_Tasks to complete:_
1. Translate this sentence from the Etna passage into Spanish: "Lava flows have left fertile farmland."
2. Rewrite the Etna passage starting with "But for pilots" and going on through "and rattle roofs.", renaming "pilots" as "flight crews".

Passage Block Start

Occasionally, the airport at Catania, eastern Sicily’s largest city, has to close down for hours or days, when ash in the air makes flying in the area dangerous. Early in this recent spell of eruptive activity, the airport closed briefly.
But for pilots and passengers flying to and from Catania at night when the volcano is calmer, a glimpse of fiery red in the dark sky makes for an exciting sight.
LIVING WITH A VOLCANO
With Etna’s lava flows largely contained to its uninhabited slopes, life goes in towns and villages elsewhere on the mountain. Sometimes, like in recent days, lava stones rain down on streets, bounce off cars and rattle roofs.
But many residents generally find that a small inconvenience when weighted against the benefits the volcano brings. Lava flows have left fertile farmland. Apple and citrus trees flourish. Etna red and whites are some of Sicily’s most popular wines, from grapes grown on the volcanic slopes.

Passage Block End
Recorded data Block Start

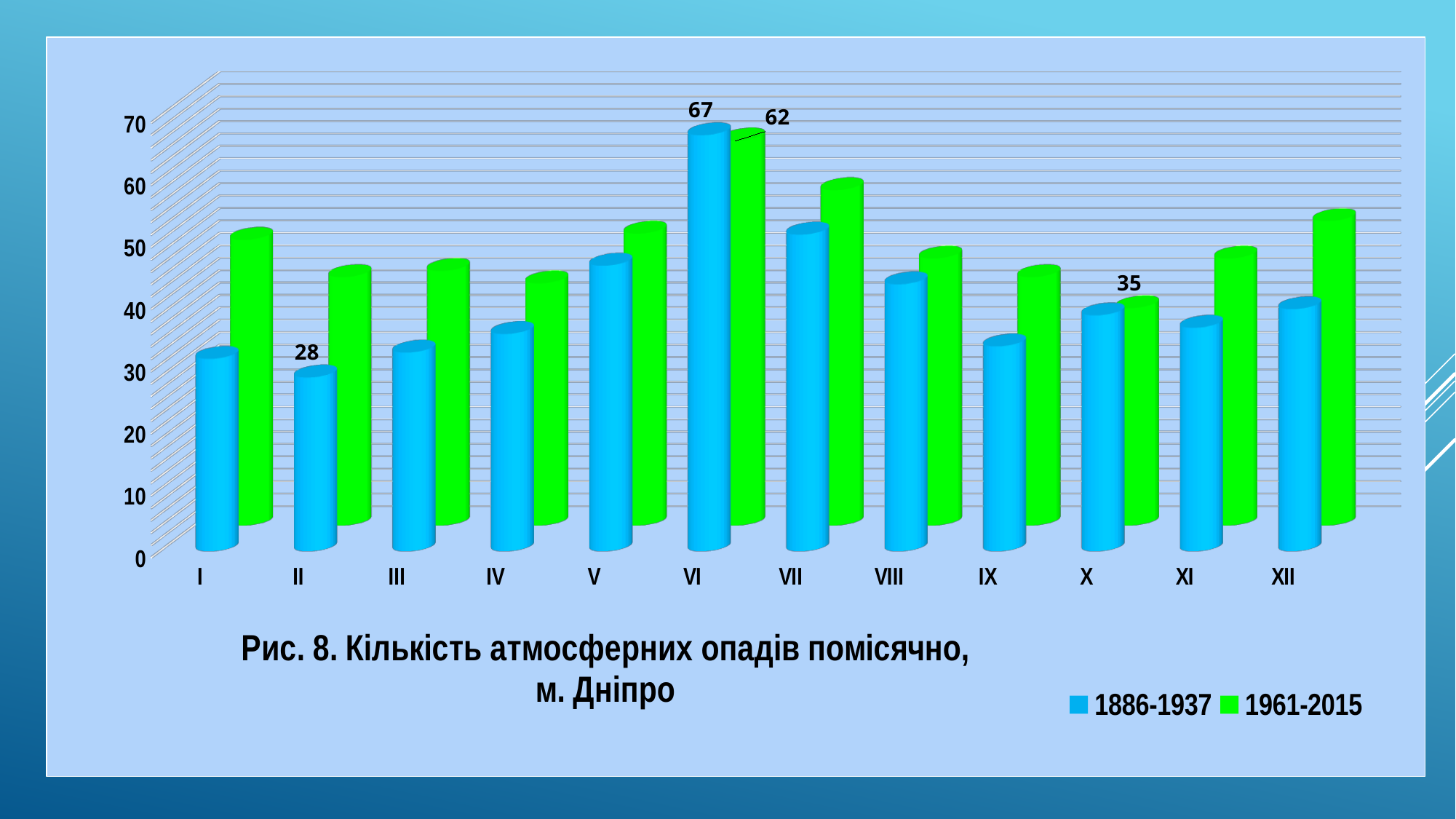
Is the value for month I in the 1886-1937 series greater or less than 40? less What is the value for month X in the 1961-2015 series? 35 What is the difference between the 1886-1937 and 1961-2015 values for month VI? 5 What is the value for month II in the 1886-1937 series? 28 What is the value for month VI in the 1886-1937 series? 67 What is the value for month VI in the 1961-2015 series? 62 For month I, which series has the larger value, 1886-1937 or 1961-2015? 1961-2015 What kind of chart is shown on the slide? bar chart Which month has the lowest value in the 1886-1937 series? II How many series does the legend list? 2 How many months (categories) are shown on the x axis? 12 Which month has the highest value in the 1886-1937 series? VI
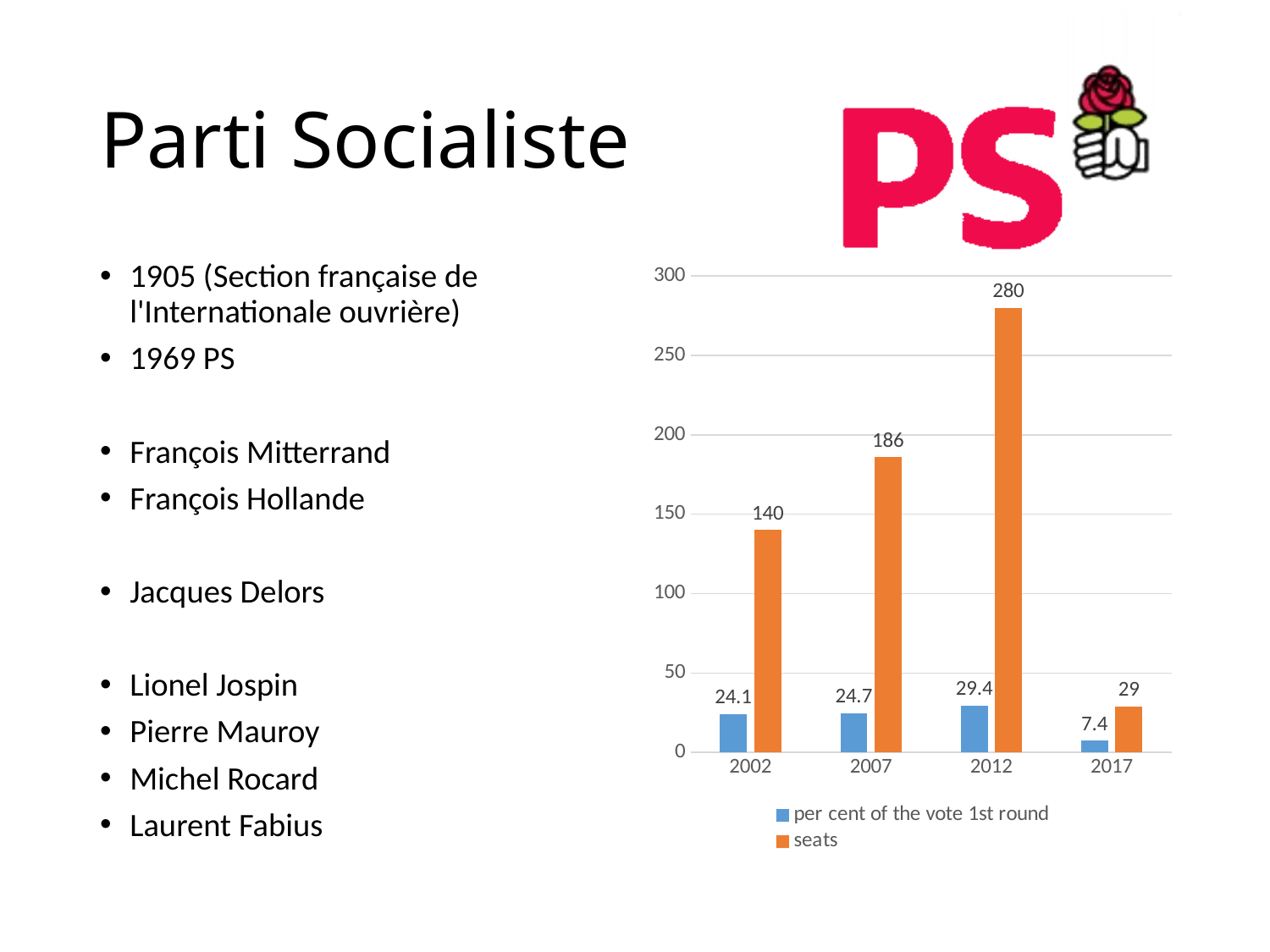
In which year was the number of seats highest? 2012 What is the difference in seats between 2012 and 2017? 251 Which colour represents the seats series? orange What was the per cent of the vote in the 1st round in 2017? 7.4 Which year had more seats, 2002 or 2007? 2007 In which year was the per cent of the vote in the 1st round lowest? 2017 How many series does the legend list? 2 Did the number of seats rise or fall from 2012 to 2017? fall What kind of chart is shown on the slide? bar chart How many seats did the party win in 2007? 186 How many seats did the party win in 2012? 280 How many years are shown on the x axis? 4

Recorded data Block End

_Exercise solutions:_
1. Los flujos de lava han dejado tierras de cultivo fértiles.

2.
But for flight crews and passengers flying to and from Catania at night when the volcano is calmer, a glimpse of fiery red in the dark sky makes for an exciting sight.
LIVING WITH A VOLCANO
With Etna’s lava flows largely contained to its uninhabited slopes, life goes in towns and villages elsewhere on the mountain. Sometimes, like in recent days, lava stones rain down on streets, bounce off cars and rattle roofs.